** EXERCISE GOAL **
There is material below. Print exactly the lines starting at the line with "MG 1:100 MS-07B3 Gouf Custom" and ending at the line with "#映画君のクイズ #ムロツヨシ #中村倫也 https://t.co/dlBHlze1Bs", ends included, and no others.

** DATASET RECORDS **
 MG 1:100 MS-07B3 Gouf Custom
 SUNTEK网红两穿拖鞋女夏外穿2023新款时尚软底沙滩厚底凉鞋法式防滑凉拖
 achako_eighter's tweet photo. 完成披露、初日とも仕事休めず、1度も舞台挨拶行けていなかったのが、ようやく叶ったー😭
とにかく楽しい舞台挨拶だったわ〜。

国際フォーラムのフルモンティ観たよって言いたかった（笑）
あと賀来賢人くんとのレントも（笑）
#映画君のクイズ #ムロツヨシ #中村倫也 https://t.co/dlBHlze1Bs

* * *

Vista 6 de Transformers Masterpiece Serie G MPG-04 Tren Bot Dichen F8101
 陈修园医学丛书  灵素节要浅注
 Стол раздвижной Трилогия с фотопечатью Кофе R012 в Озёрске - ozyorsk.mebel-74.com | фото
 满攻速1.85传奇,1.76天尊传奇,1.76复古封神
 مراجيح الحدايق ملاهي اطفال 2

...

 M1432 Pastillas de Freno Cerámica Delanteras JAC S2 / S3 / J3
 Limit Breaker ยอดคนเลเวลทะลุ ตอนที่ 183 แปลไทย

** SOLUTION FOR THIS TASK **
 MG 1:100 MS-07B3 Gouf Custom
 SUNTEK网红两穿拖鞋女夏外穿2023新款时尚软底沙滩厚底凉鞋法式防滑凉拖
 achako_eighter's tweet photo. 完成披露、初日とも仕事休めず、1度も舞台挨拶行けていなかったのが、ようやく叶ったー😭
とにかく楽しい舞台挨拶だったわ〜。

国際フォーラムのフルモンティ観たよって言いたかった（笑）
あと賀来賢人くんとのレントも（笑）
#映画君のクイズ #ムロツヨシ #中村倫也 https://t.co/dlBHlze1Bs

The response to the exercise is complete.